[[ Data to use open ]]

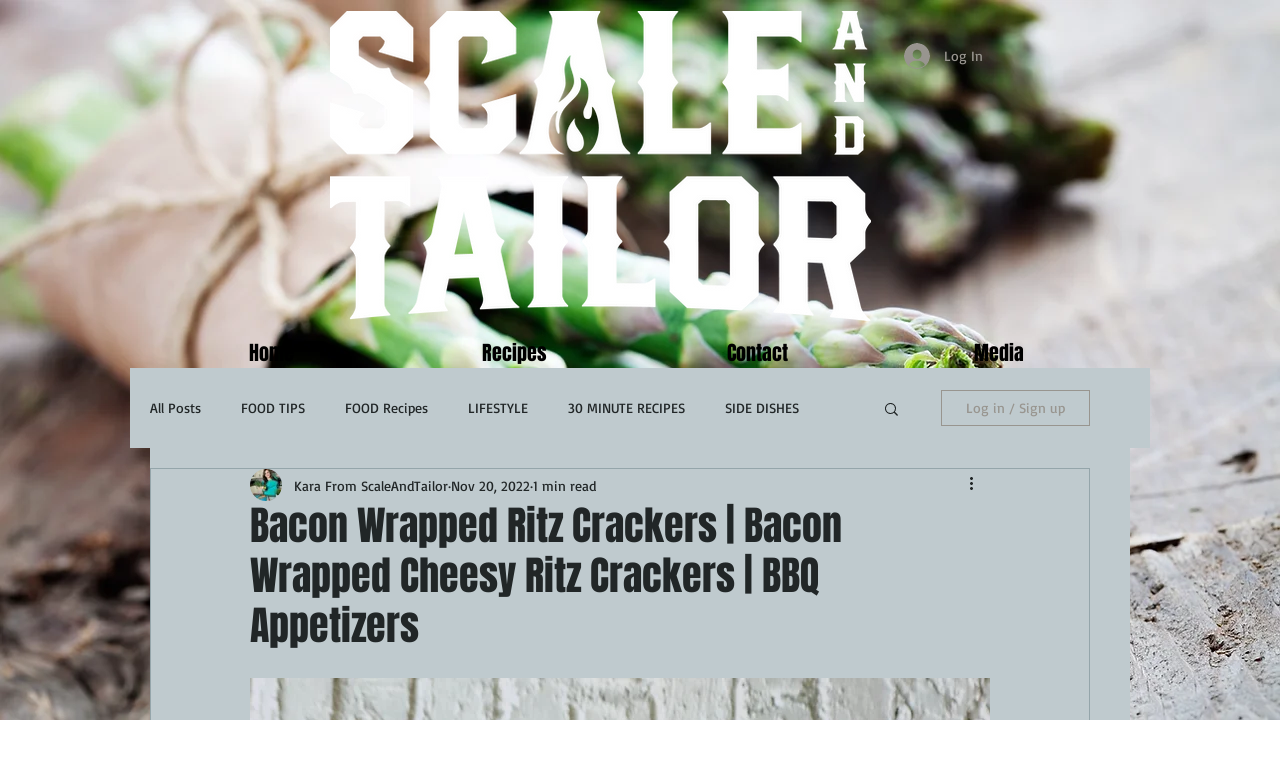

--- FILE ---
content_type: text/html; charset=utf-8
request_url: https://www.google.com/recaptcha/api2/aframe
body_size: 265
content:
<!DOCTYPE HTML><html><head><meta http-equiv="content-type" content="text/html; charset=UTF-8"></head><body><script nonce="Todqs8TddLgFvvZY9CisMg">/** Anti-fraud and anti-abuse applications only. See google.com/recaptcha */ try{var clients={'sodar':'https://pagead2.googlesyndication.com/pagead/sodar?'};window.addEventListener("message",function(a){try{if(a.source===window.parent){var b=JSON.parse(a.data);var c=clients[b['id']];if(c){var d=document.createElement('img');d.src=c+b['params']+'&rc='+(localStorage.getItem("rc::a")?sessionStorage.getItem("rc::b"):"");window.document.body.appendChild(d);sessionStorage.setItem("rc::e",parseInt(sessionStorage.getItem("rc::e")||0)+1);localStorage.setItem("rc::h",'1762280334424');}}}catch(b){}});window.parent.postMessage("_grecaptcha_ready", "*");}catch(b){}</script></body></html>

[[ Data to use closed ]]

**Exercise:** Each of the lines above should be transcribed exactly; no image is to be copied.

**Task solution:**
--- FILE ---
content_type: text/html; charset=utf-8
request_url: https://www.google.com/recaptcha/api2/aframe
body_size: 265
content:
<!DOCTYPE HTML><html><head><meta http-equiv="content-type" content="text/html; charset=UTF-8"></head><body><script nonce="Todqs8TddLgFvvZY9CisMg">/** Anti-fraud and anti-abuse applications only. See google.com/recaptcha */ try{var clients={'sodar':'https://pagead2.googlesyndication.com/pagead/sodar?'};window.addEventListener("message",function(a){try{if(a.source===window.parent){var b=JSON.parse(a.data);var c=clients[b['id']];if(c){var d=document.createElement('img');d.src=c+b['params']+'&rc='+(localStorage.getItem("rc::a")?sessionStorage.getItem("rc::b"):"");window.document.body.appendChild(d);sessionStorage.setItem("rc::e",parseInt(sessionStorage.getItem("rc::e")||0)+1);localStorage.setItem("rc::h",'1762280334424');}}}catch(b){}});window.parent.postMessage("_grecaptcha_ready", "*");}catch(b){}</script></body></html>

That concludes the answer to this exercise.